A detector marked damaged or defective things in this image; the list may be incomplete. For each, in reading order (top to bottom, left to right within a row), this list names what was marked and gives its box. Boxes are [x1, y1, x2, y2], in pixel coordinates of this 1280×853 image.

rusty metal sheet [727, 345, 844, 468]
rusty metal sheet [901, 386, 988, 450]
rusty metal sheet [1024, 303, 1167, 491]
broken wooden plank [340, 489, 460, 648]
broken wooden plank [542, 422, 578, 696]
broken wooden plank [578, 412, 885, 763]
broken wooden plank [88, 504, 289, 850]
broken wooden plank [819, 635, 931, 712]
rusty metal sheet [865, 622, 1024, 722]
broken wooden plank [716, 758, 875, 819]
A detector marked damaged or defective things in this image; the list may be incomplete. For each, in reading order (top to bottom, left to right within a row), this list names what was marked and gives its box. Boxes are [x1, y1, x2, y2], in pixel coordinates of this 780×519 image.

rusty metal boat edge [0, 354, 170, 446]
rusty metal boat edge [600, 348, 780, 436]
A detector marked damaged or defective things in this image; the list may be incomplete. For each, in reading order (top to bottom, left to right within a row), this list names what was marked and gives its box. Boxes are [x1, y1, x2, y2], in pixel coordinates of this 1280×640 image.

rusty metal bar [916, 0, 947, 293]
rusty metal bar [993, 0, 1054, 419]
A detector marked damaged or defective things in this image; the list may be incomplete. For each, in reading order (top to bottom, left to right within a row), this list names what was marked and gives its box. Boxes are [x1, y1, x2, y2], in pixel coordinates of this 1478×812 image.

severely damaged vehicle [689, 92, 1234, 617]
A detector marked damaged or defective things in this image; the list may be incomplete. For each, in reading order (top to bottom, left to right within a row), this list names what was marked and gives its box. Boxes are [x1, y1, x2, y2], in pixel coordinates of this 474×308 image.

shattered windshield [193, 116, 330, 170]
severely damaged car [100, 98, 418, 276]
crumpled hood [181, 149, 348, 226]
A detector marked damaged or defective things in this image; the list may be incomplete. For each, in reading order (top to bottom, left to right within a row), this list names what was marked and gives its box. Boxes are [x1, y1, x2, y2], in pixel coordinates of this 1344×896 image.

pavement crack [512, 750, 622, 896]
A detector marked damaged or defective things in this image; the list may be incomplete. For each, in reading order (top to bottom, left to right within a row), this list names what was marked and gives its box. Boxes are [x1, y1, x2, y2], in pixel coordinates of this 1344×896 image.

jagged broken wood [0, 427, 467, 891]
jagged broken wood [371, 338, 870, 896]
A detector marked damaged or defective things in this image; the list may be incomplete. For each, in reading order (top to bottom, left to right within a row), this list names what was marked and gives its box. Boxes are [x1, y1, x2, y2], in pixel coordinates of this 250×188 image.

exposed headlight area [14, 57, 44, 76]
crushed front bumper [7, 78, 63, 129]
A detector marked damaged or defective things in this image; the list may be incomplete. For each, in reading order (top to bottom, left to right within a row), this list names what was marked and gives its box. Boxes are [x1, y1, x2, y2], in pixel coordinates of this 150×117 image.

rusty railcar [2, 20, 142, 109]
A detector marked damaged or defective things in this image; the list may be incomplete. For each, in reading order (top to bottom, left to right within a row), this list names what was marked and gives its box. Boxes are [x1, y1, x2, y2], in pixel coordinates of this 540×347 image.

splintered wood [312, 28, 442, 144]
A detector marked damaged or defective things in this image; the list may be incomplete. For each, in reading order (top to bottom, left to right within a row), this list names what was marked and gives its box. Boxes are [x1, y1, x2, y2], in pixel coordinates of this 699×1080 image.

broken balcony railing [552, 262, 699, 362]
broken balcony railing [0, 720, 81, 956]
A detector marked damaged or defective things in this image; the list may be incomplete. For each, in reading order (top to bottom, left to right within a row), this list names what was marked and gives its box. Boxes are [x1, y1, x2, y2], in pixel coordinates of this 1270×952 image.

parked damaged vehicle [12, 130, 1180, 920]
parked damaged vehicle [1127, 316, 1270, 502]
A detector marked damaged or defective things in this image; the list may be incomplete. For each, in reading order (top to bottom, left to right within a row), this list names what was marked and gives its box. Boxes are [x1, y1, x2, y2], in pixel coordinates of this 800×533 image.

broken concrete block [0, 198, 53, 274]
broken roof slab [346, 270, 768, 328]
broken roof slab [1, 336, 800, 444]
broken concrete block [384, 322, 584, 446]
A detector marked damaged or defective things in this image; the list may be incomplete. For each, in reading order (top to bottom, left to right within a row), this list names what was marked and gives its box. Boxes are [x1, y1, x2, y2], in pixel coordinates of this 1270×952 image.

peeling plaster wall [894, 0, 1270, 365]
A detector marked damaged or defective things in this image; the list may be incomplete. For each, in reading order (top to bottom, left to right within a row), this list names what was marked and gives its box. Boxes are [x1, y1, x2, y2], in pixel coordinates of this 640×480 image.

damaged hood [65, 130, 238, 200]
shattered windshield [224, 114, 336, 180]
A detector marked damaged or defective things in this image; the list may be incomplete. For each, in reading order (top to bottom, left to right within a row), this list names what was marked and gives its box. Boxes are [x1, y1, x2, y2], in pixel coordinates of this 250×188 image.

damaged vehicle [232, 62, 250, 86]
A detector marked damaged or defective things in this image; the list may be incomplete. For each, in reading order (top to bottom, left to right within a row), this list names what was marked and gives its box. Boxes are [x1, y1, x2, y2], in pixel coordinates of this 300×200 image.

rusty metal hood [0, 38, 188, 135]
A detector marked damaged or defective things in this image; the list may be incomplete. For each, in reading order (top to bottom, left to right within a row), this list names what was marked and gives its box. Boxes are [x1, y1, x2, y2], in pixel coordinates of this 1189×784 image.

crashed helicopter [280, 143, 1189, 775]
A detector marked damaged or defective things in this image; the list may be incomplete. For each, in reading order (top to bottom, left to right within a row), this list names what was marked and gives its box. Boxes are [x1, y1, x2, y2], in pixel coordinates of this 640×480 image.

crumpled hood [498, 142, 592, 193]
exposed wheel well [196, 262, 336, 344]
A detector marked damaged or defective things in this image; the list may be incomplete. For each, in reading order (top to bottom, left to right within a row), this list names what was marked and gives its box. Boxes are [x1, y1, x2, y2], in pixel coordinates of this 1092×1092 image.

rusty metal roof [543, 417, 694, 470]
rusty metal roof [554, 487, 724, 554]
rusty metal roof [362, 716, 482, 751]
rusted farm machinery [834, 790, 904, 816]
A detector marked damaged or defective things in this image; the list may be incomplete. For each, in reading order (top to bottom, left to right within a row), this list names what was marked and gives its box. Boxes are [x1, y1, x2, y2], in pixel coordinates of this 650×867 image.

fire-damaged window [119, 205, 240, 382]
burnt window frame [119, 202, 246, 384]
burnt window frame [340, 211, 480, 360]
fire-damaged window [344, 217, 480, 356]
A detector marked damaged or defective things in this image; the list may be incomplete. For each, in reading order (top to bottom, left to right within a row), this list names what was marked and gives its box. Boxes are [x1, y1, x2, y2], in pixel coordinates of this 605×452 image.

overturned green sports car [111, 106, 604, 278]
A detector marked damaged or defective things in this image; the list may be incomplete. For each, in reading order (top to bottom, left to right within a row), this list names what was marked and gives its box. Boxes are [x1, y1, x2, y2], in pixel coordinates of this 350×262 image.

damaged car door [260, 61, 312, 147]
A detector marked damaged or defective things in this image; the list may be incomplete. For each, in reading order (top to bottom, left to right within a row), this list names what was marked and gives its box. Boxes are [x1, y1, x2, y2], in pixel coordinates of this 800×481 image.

☆ ☆ ☆ ☆

▶ About this task: What you should produce is an exact copy of the records above.

▶ Written answer:
A detector marked damaged or defective things in this image; the list may be incomplete. For each, in reading order (top to bottom, left to right within a row), this list names what was marked and gives its box. Boxes are [x1, y1, x2, y2], in pixel coordinates of this 1280×853 image.

rusty metal sheet [727, 345, 844, 468]
rusty metal sheet [901, 386, 988, 450]
rusty metal sheet [1024, 303, 1167, 491]
broken wooden plank [340, 489, 460, 648]
broken wooden plank [542, 422, 578, 696]
broken wooden plank [578, 412, 885, 763]
broken wooden plank [88, 504, 289, 850]
broken wooden plank [819, 635, 931, 712]
rusty metal sheet [865, 622, 1024, 722]
broken wooden plank [716, 758, 875, 819]
A detector marked damaged or defective things in this image; the list may be incomplete. For each, in reading order (top to bottom, left to right within a row), this list names what was marked and gives its box. Boxes are [x1, y1, x2, y2], in pixel coordinates of this 780×519 image.

rusty metal boat edge [0, 354, 170, 446]
rusty metal boat edge [600, 348, 780, 436]
A detector marked damaged or defective things in this image; the list may be incomplete. For each, in reading order (top to bottom, left to right within a row), this list names what was marked and gives its box. Boxes are [x1, y1, x2, y2], in pixel coordinates of this 1280×640 image.

rusty metal bar [916, 0, 947, 293]
rusty metal bar [993, 0, 1054, 419]
A detector marked damaged or defective things in this image; the list may be incomplete. For each, in reading order (top to bottom, left to right within a row), this list names what was marked and gives its box. Boxes are [x1, y1, x2, y2], in pixel coordinates of this 1478×812 image.

severely damaged vehicle [689, 92, 1234, 617]
A detector marked damaged or defective things in this image; the list may be incomplete. For each, in reading order (top to bottom, left to right within a row), this list names what was marked and gives its box. Boxes are [x1, y1, x2, y2], in pixel coordinates of this 474×308 image.

shattered windshield [193, 116, 330, 170]
severely damaged car [100, 98, 418, 276]
crumpled hood [181, 149, 348, 226]
A detector marked damaged or defective things in this image; the list may be incomplete. For each, in reading order (top to bottom, left to right within a row), this list names what was marked and gives its box. Boxes are [x1, y1, x2, y2], in pixel coordinates of this 1344×896 image.

pavement crack [512, 750, 622, 896]
A detector marked damaged or defective things in this image; the list may be incomplete. For each, in reading order (top to bottom, left to right within a row), this list names what was marked and gives its box. Boxes are [x1, y1, x2, y2], in pixel coordinates of this 1344×896 image.

jagged broken wood [0, 427, 467, 891]
jagged broken wood [371, 338, 870, 896]
A detector marked damaged or defective things in this image; the list may be incomplete. For each, in reading order (top to bottom, left to right within a row), this list names what was marked and gives its box. Boxes are [x1, y1, x2, y2], in pixel coordinates of this 250×188 image.

exposed headlight area [14, 57, 44, 76]
crushed front bumper [7, 78, 63, 129]
A detector marked damaged or defective things in this image; the list may be incomplete. For each, in reading order (top to bottom, left to right within a row), this list names what was marked and gives its box. Boxes are [x1, y1, x2, y2], in pixel coordinates of this 150×117 image.

rusty railcar [2, 20, 142, 109]
A detector marked damaged or defective things in this image; the list may be incomplete. For each, in reading order (top to bottom, left to right within a row), this list names what was marked and gives its box. Boxes are [x1, y1, x2, y2], in pixel coordinates of this 540×347 image.

splintered wood [312, 28, 442, 144]
A detector marked damaged or defective things in this image; the list may be incomplete. For each, in reading order (top to bottom, left to right within a row), this list names what was marked and gives its box. Boxes are [x1, y1, x2, y2], in pixel coordinates of this 699×1080 image.

broken balcony railing [552, 262, 699, 362]
broken balcony railing [0, 720, 81, 956]
A detector marked damaged or defective things in this image; the list may be incomplete. For each, in reading order (top to bottom, left to right within a row), this list names what was marked and gives its box. Boxes are [x1, y1, x2, y2], in pixel coordinates of this 1270×952 image.

parked damaged vehicle [12, 130, 1180, 920]
parked damaged vehicle [1127, 316, 1270, 502]
A detector marked damaged or defective things in this image; the list may be incomplete. For each, in reading order (top to bottom, left to right within a row), this list names what was marked and gives its box. Boxes are [x1, y1, x2, y2], in pixel coordinates of this 800×533 image.

broken concrete block [0, 198, 53, 274]
broken roof slab [346, 270, 768, 328]
broken roof slab [1, 336, 800, 444]
broken concrete block [384, 322, 584, 446]
A detector marked damaged or defective things in this image; the list may be incomplete. For each, in reading order (top to bottom, left to right within a row), this list names what was marked and gives its box. Boxes are [x1, y1, x2, y2], in pixel coordinates of this 1270×952 image.

peeling plaster wall [894, 0, 1270, 365]
A detector marked damaged or defective things in this image; the list may be incomplete. For each, in reading order (top to bottom, left to right within a row), this list names what was marked and gives its box. Boxes are [x1, y1, x2, y2], in pixel coordinates of this 640×480 image.

damaged hood [65, 130, 238, 200]
shattered windshield [224, 114, 336, 180]
A detector marked damaged or defective things in this image; the list may be incomplete. For each, in reading order (top to bottom, left to right within a row), this list names what was marked and gives its box. Boxes are [x1, y1, x2, y2], in pixel coordinates of this 250×188 image.

damaged vehicle [232, 62, 250, 86]
A detector marked damaged or defective things in this image; the list may be incomplete. For each, in reading order (top to bottom, left to right within a row), this list names what was marked and gives its box. Boxes are [x1, y1, x2, y2], in pixel coordinates of this 300×200 image.

rusty metal hood [0, 38, 188, 135]
A detector marked damaged or defective things in this image; the list may be incomplete. For each, in reading order (top to bottom, left to right within a row), this list names what was marked and gives its box. Boxes are [x1, y1, x2, y2], in pixel coordinates of this 1189×784 image.

crashed helicopter [280, 143, 1189, 775]
A detector marked damaged or defective things in this image; the list may be incomplete. For each, in reading order (top to bottom, left to right within a row), this list names what was marked and gives its box. Boxes are [x1, y1, x2, y2], in pixel coordinates of this 640×480 image.

crumpled hood [498, 142, 592, 193]
exposed wheel well [196, 262, 336, 344]
A detector marked damaged or defective things in this image; the list may be incomplete. For each, in reading order (top to bottom, left to right within a row), this list names what was marked and gives its box. Boxes are [x1, y1, x2, y2], in pixel coordinates of this 1092×1092 image.

rusty metal roof [543, 417, 694, 470]
rusty metal roof [554, 487, 724, 554]
rusty metal roof [362, 716, 482, 751]
rusted farm machinery [834, 790, 904, 816]
A detector marked damaged or defective things in this image; the list may be incomplete. For each, in reading order (top to bottom, left to right within a row), this list names what was marked and gives its box. Boxes are [x1, y1, x2, y2], in pixel coordinates of this 650×867 image.

fire-damaged window [119, 205, 240, 382]
burnt window frame [119, 202, 246, 384]
burnt window frame [340, 211, 480, 360]
fire-damaged window [344, 217, 480, 356]
A detector marked damaged or defective things in this image; the list may be incomplete. For each, in reading order (top to bottom, left to right within a row), this list names what was marked and gives its box. Boxes are [x1, y1, x2, y2], in pixel coordinates of this 605×452 image.

overturned green sports car [111, 106, 604, 278]
A detector marked damaged or defective things in this image; the list may be incomplete. For each, in reading order (top to bottom, left to right within a row), this list names what was marked and gives its box. Boxes are [x1, y1, x2, y2], in pixel coordinates of this 350×262 image.

damaged car door [260, 61, 312, 147]
A detector marked damaged or defective things in this image; the list may be incomplete. For each, in reading order (top to bottom, left to right within a row), this list names what was marked and gives its box. Boxes are [x1, y1, x2, y2], in pixel coordinates of this 800×481 image.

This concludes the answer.